Incendiary Bomb Experiments

to test the effect of various pharmaceutical preparations on phosphorous burns. These burns were inflicted on the victims with phosphorous matter taken from incendiary bombs, and caused severe pain, suffering, and serious bodily injury.

Freezing Experiments

to investigate the most effective means of treating persons who had been severely chilled or frozen. The victims were forced to remain in a tank of ice water for up to 3 hours. Extreme rigor developed in a short time. Numerous victims died in the course of these experiments. After the survivors were severely chilled, rewarming was attempted by various means. In another series of experiments, the victims were kept naked outdoors for many hours at temperatures below freezing. The victims screamed with pain as their bodies froze.

Sea-water Experiments
to study various methods of making sea water drinkable. The victims were deprived of all food and given only chemically processed sea water. Such experiments caused great pain and suffering and resulted in serious bodily injury to the victims.


Malaria Experiments

to investigate immunization for and treatment of malaria. The victims were infected by mosquitoes or by injections of extracts of the mucous glands of mosquitoes. After having contracted malaria the victims were treated with various drugs to test their relative efficacy. Over 1,000 victims were used in these experiments. Many died and others suffered severe pain and permanent disability.

Mustard Gas Experiments

to investigate the most effective treatment of wounds caused by Mustard gas. Wounds deliberately inflicted on the victims were infected with Mustard gas. Some of the victims died as a result of these experiments and others suffered intense pain and injury.

Sulfanilamide Experiments
to investigate the effectiveness of sulfanilamide. Wounds deliberately inflicted on the victims were infected with bacteria such as streptococcus, gas gangrene, and tetanus. Circulation of blood was interrupted by tying off blood vessels at both ends of the wound to create a condition similar to that of a battlefield wound. Infection was aggravated by forcing wood shavings and ground glass into the wounds. The infection was treated with sulfanilamide and other drugs to determine their effectiveness. Many victims died as a result of these experiments and others suffered serious injury and intense agony.
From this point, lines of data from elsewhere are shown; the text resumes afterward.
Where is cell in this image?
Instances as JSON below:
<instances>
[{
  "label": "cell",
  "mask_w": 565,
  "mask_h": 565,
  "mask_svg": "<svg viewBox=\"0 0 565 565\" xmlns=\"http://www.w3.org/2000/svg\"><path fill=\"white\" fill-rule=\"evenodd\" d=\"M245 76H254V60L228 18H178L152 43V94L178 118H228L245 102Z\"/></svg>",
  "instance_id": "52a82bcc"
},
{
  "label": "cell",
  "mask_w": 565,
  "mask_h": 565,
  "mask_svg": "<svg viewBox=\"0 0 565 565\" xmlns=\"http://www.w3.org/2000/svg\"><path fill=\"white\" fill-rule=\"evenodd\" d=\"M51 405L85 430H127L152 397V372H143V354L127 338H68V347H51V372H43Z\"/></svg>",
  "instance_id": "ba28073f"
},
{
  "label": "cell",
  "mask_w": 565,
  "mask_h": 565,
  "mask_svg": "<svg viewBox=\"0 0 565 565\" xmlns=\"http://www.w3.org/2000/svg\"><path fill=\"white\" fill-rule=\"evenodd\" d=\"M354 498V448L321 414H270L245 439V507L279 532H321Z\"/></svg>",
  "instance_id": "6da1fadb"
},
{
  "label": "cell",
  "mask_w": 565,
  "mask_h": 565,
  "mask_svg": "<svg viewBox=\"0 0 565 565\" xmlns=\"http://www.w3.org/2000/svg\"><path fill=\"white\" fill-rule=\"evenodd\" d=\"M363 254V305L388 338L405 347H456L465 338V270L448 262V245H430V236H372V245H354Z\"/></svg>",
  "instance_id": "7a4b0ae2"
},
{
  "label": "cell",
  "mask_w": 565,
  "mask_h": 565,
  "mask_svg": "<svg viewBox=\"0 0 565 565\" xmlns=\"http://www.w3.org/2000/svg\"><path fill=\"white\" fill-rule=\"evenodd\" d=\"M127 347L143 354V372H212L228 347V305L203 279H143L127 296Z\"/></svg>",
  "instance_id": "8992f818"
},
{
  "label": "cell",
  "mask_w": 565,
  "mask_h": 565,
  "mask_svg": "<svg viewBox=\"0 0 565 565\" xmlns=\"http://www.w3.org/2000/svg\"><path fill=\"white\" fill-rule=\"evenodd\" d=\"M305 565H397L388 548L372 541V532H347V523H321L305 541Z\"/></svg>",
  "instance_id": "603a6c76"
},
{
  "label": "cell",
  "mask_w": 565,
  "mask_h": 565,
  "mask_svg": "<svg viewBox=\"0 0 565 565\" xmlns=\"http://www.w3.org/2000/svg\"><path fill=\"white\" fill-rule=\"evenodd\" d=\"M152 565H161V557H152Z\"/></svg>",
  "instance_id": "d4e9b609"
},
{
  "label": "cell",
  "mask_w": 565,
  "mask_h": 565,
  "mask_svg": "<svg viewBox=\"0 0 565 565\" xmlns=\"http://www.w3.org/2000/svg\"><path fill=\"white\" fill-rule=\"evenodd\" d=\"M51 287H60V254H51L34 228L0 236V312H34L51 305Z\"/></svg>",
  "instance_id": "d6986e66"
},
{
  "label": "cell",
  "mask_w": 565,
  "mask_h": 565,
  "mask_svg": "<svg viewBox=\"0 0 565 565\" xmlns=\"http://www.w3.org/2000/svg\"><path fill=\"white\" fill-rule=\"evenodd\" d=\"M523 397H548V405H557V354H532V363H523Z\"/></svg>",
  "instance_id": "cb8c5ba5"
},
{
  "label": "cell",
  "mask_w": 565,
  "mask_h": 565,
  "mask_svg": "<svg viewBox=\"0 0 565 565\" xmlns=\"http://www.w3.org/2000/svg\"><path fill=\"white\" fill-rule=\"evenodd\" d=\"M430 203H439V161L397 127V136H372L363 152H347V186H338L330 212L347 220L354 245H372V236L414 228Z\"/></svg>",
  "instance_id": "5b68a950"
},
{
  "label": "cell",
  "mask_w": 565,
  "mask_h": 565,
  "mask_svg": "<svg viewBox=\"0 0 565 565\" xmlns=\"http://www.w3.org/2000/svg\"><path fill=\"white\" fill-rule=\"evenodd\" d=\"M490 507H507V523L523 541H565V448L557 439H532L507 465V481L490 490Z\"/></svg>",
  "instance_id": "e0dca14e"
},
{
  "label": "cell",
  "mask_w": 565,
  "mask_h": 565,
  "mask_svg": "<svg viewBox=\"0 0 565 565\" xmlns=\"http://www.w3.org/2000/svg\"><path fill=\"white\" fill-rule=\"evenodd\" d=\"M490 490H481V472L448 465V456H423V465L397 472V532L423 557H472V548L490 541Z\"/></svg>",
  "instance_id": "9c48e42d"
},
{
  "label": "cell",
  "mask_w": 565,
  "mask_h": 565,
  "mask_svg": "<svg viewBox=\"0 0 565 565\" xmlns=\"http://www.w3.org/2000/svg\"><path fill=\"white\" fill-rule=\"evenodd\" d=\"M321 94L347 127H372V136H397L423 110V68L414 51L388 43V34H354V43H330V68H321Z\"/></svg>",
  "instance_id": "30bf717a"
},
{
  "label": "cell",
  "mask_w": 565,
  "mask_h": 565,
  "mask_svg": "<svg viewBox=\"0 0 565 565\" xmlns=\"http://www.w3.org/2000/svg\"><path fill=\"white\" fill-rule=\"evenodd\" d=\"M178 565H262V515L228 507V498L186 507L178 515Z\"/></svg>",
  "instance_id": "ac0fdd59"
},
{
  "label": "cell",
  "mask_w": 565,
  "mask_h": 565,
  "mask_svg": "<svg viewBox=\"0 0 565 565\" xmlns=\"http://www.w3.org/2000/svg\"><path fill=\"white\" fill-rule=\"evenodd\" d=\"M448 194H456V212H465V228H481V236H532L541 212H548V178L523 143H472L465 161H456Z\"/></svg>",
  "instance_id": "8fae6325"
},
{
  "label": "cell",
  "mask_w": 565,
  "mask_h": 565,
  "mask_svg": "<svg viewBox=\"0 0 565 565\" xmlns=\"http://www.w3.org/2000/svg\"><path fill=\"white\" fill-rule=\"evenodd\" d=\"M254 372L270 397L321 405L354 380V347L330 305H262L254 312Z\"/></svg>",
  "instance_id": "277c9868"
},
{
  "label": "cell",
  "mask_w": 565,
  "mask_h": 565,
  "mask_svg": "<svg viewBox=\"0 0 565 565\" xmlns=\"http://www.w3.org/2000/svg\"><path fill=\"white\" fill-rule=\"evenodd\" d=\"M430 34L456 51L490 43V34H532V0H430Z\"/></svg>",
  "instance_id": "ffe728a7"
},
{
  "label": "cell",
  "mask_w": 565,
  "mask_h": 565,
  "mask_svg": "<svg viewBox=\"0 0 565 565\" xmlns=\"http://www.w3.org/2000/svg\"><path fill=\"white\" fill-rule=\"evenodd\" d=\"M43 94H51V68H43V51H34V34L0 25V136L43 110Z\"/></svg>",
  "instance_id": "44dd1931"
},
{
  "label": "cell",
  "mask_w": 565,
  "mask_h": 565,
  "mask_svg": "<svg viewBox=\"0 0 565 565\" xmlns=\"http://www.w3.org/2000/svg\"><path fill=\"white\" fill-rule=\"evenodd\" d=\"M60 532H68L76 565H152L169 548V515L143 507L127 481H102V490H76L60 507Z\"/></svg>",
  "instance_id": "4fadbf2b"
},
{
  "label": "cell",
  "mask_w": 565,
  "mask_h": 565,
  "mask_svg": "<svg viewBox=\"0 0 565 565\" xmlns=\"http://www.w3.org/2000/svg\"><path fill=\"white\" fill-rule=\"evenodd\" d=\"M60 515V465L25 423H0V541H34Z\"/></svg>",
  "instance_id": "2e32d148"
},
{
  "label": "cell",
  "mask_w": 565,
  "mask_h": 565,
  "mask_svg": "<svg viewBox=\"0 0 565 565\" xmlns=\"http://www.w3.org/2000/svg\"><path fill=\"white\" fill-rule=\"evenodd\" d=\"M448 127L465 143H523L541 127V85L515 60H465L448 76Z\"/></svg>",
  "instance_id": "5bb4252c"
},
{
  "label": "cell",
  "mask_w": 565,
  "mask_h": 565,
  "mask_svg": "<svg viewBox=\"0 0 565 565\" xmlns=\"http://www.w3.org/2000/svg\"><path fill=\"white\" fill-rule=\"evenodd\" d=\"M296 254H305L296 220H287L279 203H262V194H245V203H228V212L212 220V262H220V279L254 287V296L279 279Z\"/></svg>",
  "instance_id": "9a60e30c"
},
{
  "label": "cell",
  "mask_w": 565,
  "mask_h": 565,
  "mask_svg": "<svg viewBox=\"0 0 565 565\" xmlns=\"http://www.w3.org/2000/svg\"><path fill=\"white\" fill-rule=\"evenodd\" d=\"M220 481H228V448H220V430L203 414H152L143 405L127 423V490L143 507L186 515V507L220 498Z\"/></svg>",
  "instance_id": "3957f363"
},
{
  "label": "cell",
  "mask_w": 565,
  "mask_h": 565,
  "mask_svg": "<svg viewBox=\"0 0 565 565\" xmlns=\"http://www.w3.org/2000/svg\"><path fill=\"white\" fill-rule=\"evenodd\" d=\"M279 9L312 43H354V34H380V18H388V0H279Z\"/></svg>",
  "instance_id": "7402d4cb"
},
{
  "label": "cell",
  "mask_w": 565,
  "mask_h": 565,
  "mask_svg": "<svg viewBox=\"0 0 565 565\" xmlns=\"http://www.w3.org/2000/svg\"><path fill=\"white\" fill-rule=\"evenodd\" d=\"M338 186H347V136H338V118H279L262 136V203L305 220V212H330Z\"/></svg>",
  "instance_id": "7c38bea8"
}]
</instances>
Spotted Fever (Typhus) Experiments

to investigate the effectiveness of spotted fever and other vaccines. Numerous victims were deliberately infected with spotted fever virus in order to keep the virus alive - over 90 percent of the victims died as a result.

Experiments with Poison

to investigate the effect of various poisons upon human beings. The poisons were secretly administered to the victims in their food. The victims died as a result of the poison or were killed immediately in order to permit autopsies. In or about September 1944 the victims were shot with poison bullets and suffered torture and death.